Aus der Sicht und mit den Worten von…

Junge Mitglieder in der AIM

Interview mit einer angehenden Gynäkologin

In der Psychosomatischen Klinik Ginsterhof in Rosengarten bei Hamburg fand am letzten Wochenende die traditionelle Frühjahrs-Modellwerkstatt der Thure von Uexküll-Akademie für Integrierte Medizin (AIM) statt. Auch einige junge ärztliche Kolleginnen kamen, und erlebten die konzentrierte, aber auch kollegiale Atmosphäre einer Modellwerkstatt.
Juliane Walther, die unter anderem das Mentoring-Programm der AIM betreut, interviewte die junge Ärztin Christina, die zum 2. Mal auf einer Veranstaltung der AIM war. Sie hat in Innsbruck Medizin studiert und ist seit drei Jahren in der Facharztausbildung zur Gynäkologin und Geburtshelferin in Leipzig.

Wie bist Du zur AIM gekommen?

Ich bin über Gisela Volck zur AiM gekommen. Sie hat immer wieder von den Tagungen berichtet und mich dazu eingeladen.

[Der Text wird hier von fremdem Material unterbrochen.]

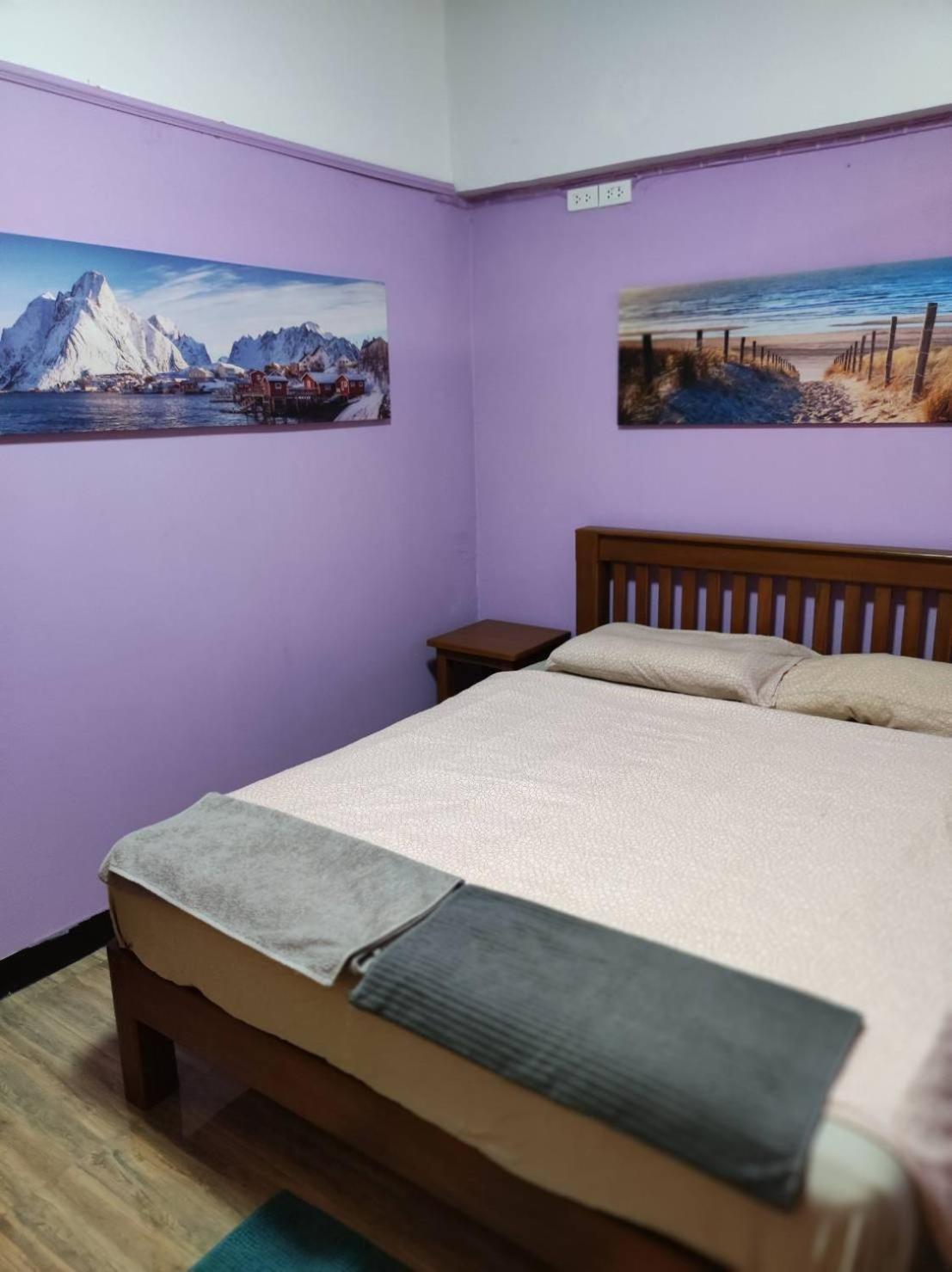 Close To Mrt On 12 Floor In Hua Mak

Letztes Jahr war dann die Tagung in Innsbruck, wo ich studiert habe, und ich konnte Gisela treffen – das war dann eine unschlagbare Kombination!

Was für Eindrücke nimmst du aus der AIM mit?

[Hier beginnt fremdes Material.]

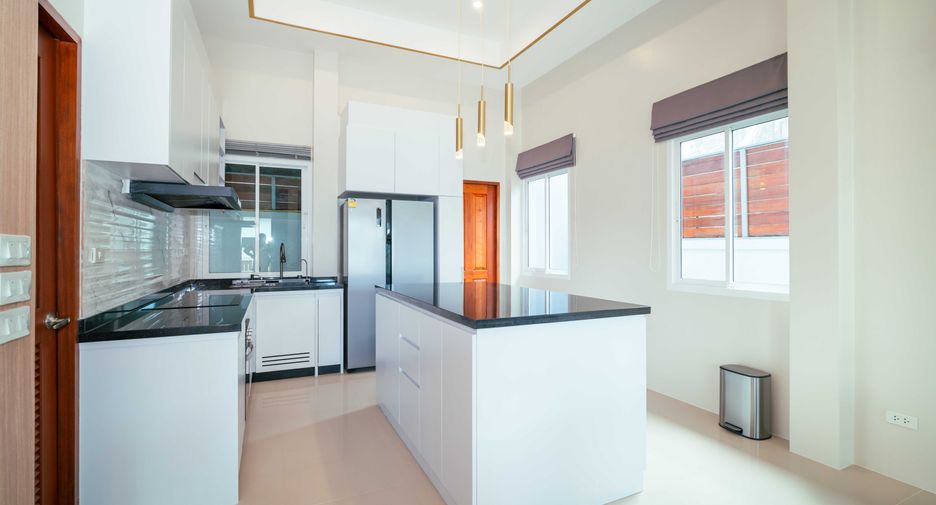 For rent 3 bedrooms villa in Thalang, Phuket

Ich bin seit der Tagung in Innsbruck Mitglied in der AIM und empfinde es als angenehm, dass man nicht so verpflichtet ist oder das Gefühl hat, ich muss hierhin und dorthin… Es gibt eine überschaubare Anzahl an Veranstaltungen und diese finden in einem sehr lockeren Setting statt.

Die Tagungen erlebe ich als unglaubliche Bereicherung zu dem wissenschaftlichen, starren Arbeitsalltag in der Klinik.

Die Tagungen erlebe ich als unglaubliche Bereicherung zu dem wissenschaftlichen, starren Arbeitsalltag in der Klinik. Ich bin zum zweiten Mal da, und im Vergleich zur Jahrestagung, die von Vorträgen lebt, ist die Werkstatt noch ein bisschen praktischer und persönlicher.

Hier wird eine ganz andere Herangehensweise an Medizin gelebt. Man fühlt sich mit den zwischenmenschlichen Sorgen und Belastungen, die man hat, nicht allein. Das ist eine Entlastung, die mir sehr gut tut.

Ich habe hier einen anderen Blickwinkel bekommen und neue Impulse, die ich weiterhin gern ausprobieren möchte. Zwischen mir und Mareike, sie ist auch Mitglied und wohnt wie ich in Leipzig, gab es am Anfang schon den running gag, dass wir eine Leipziger Regionalgruppe gründen. Und jetzt haben wir schon ein bisschen Hintergrundwissen dazu.

Wem würdest du es empfehlen, hierher zu kommen?

Es gibt einige ehemalige Kommilitonen, von denen ich weiß, dass sie viel über die Art des Patientenkontakts nachdenken – darüber, was das Zwischenmenschliche und schwierige Situationen mit einem machen. Sie wären hier genau richtig!